Putting Middle Eastern Events in Cultural and Historical Context

Tuesday, July 26, 2016

AUB's Art Exhibition on "The Arab Nude: The Artist as Awakener"

Beirut has always been a city that has seemed more cosmopolitan than much of the Arab World, and the American University of Beirut (AUB) has often been in the forefront. As part of AUB's 150th anniversary celebrations, AUB has been hosting an art exhibition called The Arab Nude: The Artist as Awakener. It closes this week, so I'm a bit late in writing about it. There was a conference held on the subject as well. At a time when puritanical censorship is growing in many Arab countries, the willingness to address artistic nudity, both male and female (though from the photos mostly the latter) is what still makes Beirut distinct.
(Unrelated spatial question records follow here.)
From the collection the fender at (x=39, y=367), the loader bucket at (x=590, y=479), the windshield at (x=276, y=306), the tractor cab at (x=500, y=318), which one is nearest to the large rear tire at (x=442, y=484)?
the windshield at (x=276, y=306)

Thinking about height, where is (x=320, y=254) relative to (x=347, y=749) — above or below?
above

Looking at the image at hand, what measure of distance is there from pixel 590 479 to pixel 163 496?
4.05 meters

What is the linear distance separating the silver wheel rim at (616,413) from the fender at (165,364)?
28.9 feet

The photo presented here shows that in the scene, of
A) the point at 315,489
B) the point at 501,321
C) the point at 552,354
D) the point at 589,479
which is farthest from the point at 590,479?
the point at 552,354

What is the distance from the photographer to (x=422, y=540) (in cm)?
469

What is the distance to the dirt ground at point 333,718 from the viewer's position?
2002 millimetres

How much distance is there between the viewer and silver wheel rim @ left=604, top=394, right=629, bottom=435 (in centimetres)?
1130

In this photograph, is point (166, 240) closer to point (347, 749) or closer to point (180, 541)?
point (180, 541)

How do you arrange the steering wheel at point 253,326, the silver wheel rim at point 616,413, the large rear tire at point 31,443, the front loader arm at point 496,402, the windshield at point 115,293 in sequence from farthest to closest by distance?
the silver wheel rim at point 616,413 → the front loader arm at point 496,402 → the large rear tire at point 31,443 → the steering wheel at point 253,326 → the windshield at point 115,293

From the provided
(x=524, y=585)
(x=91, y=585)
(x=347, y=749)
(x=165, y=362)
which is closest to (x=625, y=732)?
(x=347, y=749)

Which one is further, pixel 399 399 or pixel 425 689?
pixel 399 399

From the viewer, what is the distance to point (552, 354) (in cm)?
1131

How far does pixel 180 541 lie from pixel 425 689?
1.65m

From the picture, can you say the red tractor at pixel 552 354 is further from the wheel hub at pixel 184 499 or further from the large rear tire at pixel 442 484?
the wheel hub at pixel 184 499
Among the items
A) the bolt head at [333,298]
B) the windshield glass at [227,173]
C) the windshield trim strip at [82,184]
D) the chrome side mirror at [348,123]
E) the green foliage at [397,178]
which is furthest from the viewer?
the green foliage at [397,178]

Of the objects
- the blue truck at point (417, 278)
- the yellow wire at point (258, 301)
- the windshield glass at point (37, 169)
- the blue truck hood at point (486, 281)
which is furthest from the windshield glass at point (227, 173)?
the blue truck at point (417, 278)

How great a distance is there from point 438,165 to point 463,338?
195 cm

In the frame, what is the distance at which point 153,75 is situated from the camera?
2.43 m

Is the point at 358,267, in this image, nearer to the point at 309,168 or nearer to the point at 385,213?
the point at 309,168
From the reviews (a few: here and here and here and here) it's clear this is not about the Orientalist fantasy nudes, erotic harem girls who existed only in European sexual imaginings of the exotic East, so prominent in 19th century art (a subject for another post), but nudes in the work of Arab artists, and an attempt to situate their appreciation of the nude in the context of the broader Arabic cultural awakening, the nahda. The reviews emphasize that the exhibit did not minimize the obvious masculine viewpoint of the artists. A summary from the exhibition's Facebook page:
The Arab Nude: The Artist as Awakener examines the way in which artists and intellectuals of the Mandate era engaging in a double struggle against imperialism, Ottoman and European, resorted to an ideal form or pictorial device to concretize their visions of Arab modernity. For them, to be “Arab” was as much a matter of ambiguity and ambition as was the quest to be an artist. In fact, both labels required leaps of imagination over local conditions and imperial plans. What claims for identity, community, and political society were invested in the divesting of Arab bodies of their clothes? Our exhibition documents the debates that met the genre of the Nude in exhibition halls and newspapers. It situates artistic practices in relation to ongoing, urgent discussions about the meaning of citizenship, urbanity, and internationalism carried out amid movements for women’s rights, pan-Arabism, and various nationalisms, as well as educational reform, militarization, the scouting movement and nudist colonies. Without espousing the role of awakener for artists, our subtitle foregrounds the social, political or cultural motivations for these artists to embrace and adopt the genre of the Nude in their artistic careers.
Or as the last of the reviews linked above says:
More importantly, perhaps, it addresses the idea that these artists used their work to express liberation from Ottoman and European colonisation. As the title suggests, the exhibition, curated by Octavian Esanu and Kirsten Scheid, seeks to establish to what extent these artists used their artistic explorations of the nude as a means of promoting social change in line with the spirit of the nahda – a period of modernisation known in Arabic as the “awakening.” In the context of discussions about the meaning of identity, community, citizenship and internationalism, and of what it meant to be “an Arab,” what was the significance of the Arab form laid bare?